Terceiro, pretende-se identificar as lacunas entre as políticas e os direitos e as categorias realmente mobilizados para a auto-identificação (se alguém me poder explicar isto, agradeço). A análise das vozes das pessoas transgénero a par do efeito das políticas sobre a materialidade das vidas e das formas de construção da individualidade, dentro e fora dos cânones europeus, é fundamental. (Se alguém me puder explicar também isto, e enquadrar esta linha de argumentação no âmbito de uma Universidade de excelência, como é a recém criada Universidade de Lisboa, ficarei eternamente agradecido). Em todo o caso, não nos precipitemos, levados por um sentimento de ingratidão e mágoa, por sermos desprezados, nesta sociedade que nos animou com as mais rejubilantes esperanças de vida no caminho do conhecimento, pois a clarificação surje no final: em suma, o objectivo não é o de levar a cabo uma monografia sobre diferentes grupos de pessoas transgénero, mas o de, através delas enquanto representativas de uma das fronteiras mais complexas no campo do género, alcançar uma compreensão profunda das mudanças operadas nesta área, observando as questões da cidadania e dos direitos. Portanto, e seguindo a boa retórica clássica, eis que o resumo deste desarmante projeto de investigação, e após três piruetas encarpadas à retaguarda, acaba exatamente como começou: o projeto pretende clarificar as mudanças operadas nesta área (qual? a área das pessoas transgénero?  a área onde as pessoas são representativas de uma das fronteiras mais complexas no campo do género, ou a área das mudanças ocorridas nessa área?) através de três linhas de investigação que ninguém percebeu, investigando exatamente aquilo que se começou por anunciar que se ia clarificar nas três linhas de investigação que ninguém percebeu.


Algumas linhas de investigação propostas por mim: não será este um não-problema, sendo uma grande parte do assunto resolvido ou com aprofundamento dos direitos laborais (que nada têm a ver com um terceiro género, pois o sexo não deveria contar aqui para nada)? Não será isto um problema de construção da identidade (e nisto, boa noite e boa sorte, pois aposto já aqui os meus dois testículos em como a Sofia Aboim não dirá nada de novo, ou não dirá nada que um transgénero não saiba um milhão de vezes melhor do que qualquer investigador)? Não será isto muito mais um problema de assistência médico-cirúrgica, sendo para isso bem mais adequado entregar os 1,3 milhões de euros aos hospitais portugueses, com o especial propósito de apoiar indivíduos com vontade de mudar de sexo? Não terá este projeto sido agraciado por que toda a gente tem um medo mortal de aparecer na fotografia da posteridade como desrespeitador dos direitos transgéneros, ou outros direitos das ditas minorias sexuais? Não estará Adriano Moreira a querer falar desta tragédia do financiamento e funcionamento universitário (e não da decadência da Europa) quando se refere a um século sem bússola?


Se o problema é a visibilidade do assunto, e a marcação da agenda, com muito menos dinheiro, poderia traduzir-se este magnífico estudo, um ponto de vista transgénero, e distribui-lo por todos os que sentirem necessidade de pensar sobre os seus direitos, ou a experiência radical da mudança de sexo.
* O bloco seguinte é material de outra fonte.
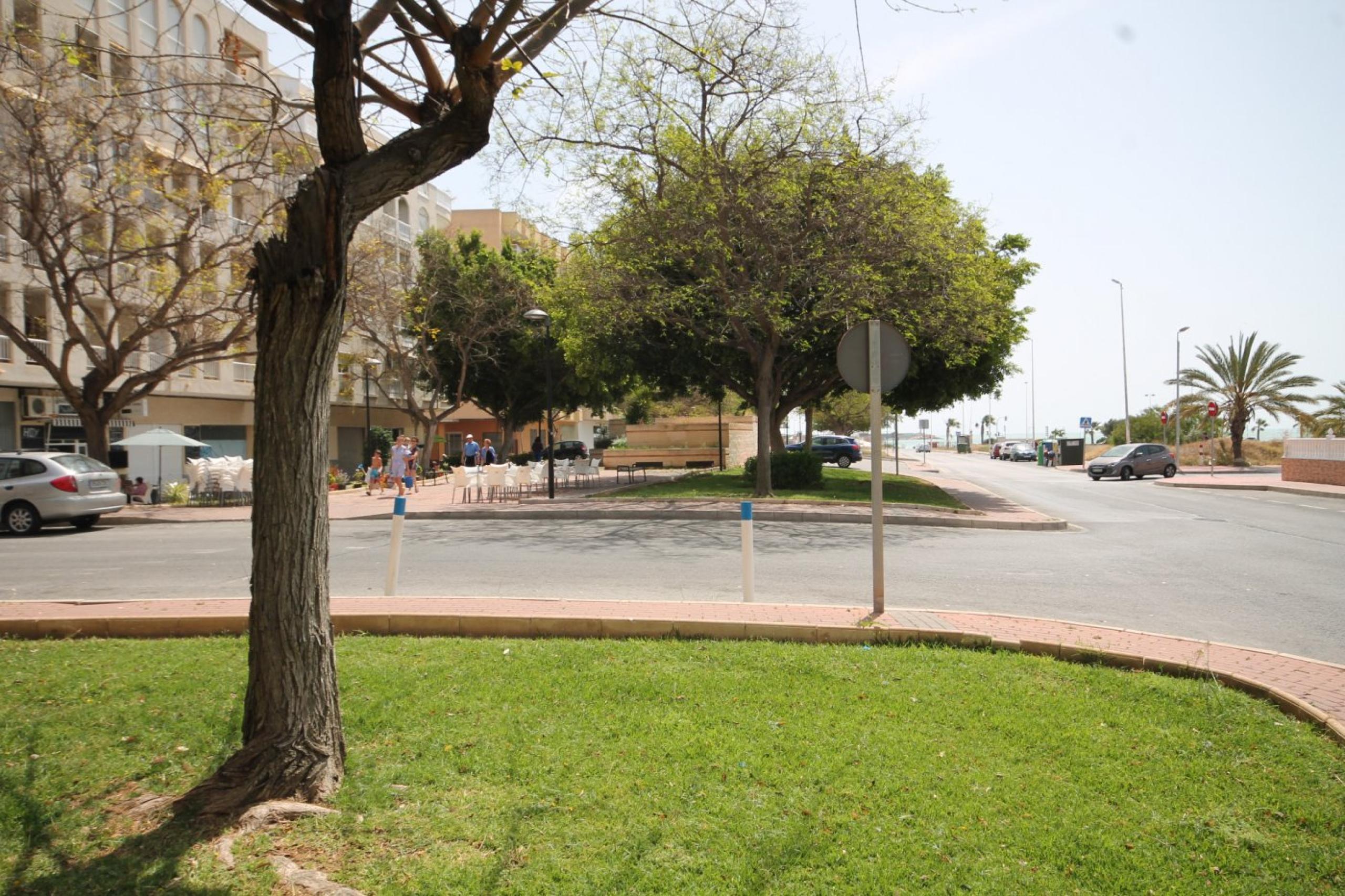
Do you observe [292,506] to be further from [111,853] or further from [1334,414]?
[1334,414]

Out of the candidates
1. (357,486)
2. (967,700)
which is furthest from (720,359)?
(967,700)

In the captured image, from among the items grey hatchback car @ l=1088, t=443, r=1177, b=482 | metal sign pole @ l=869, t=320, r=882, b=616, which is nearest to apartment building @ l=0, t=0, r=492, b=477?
metal sign pole @ l=869, t=320, r=882, b=616

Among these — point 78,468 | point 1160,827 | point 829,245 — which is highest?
point 829,245

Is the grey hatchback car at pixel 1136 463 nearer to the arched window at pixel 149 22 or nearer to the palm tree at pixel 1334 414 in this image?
the palm tree at pixel 1334 414

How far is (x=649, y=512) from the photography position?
17906 mm

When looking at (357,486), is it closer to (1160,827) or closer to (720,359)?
(720,359)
Pensando sobre isso, ou envolvendo-se na vida política, estarão a alargar as fronteiras das liberdades e proteções, pois o problema da dignidade profissional e mesmo os direitos, não estão diretamente relacionado com a questão do género e as intromissões do poder público, sobretudo se por iniciativa das Universidades, só servirão para agravar o problema. Mas políticas agressivas de mobilidade social ou incentivos à competição nos lugares de topo da sociedade, isso não é coisa que interesse aos sociólogos. A alternativa é enveredar pelo paternalismo pseudocientífico, colocando-se à disposição experiencial dos sempre caridosos exploradores da experiência alheia.